-- DATA EXCERPT follows --

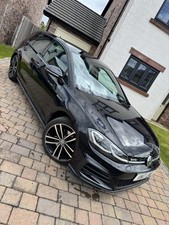 Volkswagen Golf Gtd TDI 184 Bluemotion 2.0 Diesel Mk7.5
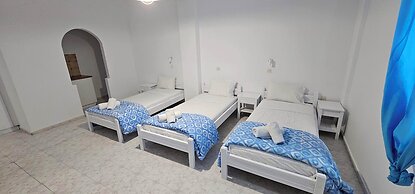 Hotel Pleasure Black Beach Perissa Santo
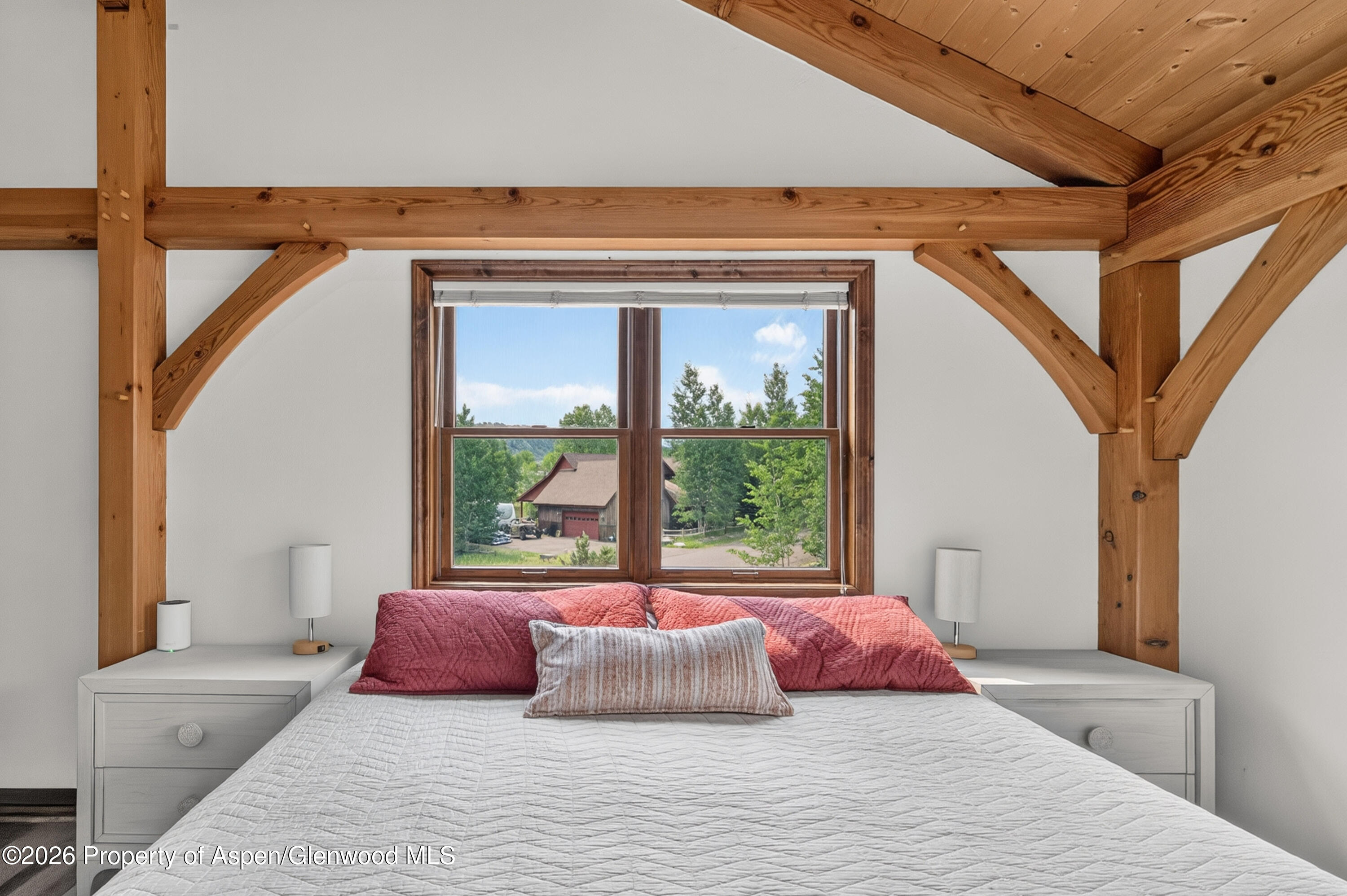 73 Haystack Road Glenwood Springs, CO 81601 - Photo 27 of 64 bedroom 2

-- DATA EXCERPT concluded --

— ASSIGNMENT —
Give the data again exactly as written, with no pictures included.

— EXPECTED OUTPUT —
 Volkswagen Golf Gtd TDI 184 Bluemotion 2.0 Diesel Mk7.5
 Hotel Pleasure Black Beach Perissa Santo
 73 Haystack Road Glenwood Springs, CO 81601 - Photo 27 of 64 bedroom 2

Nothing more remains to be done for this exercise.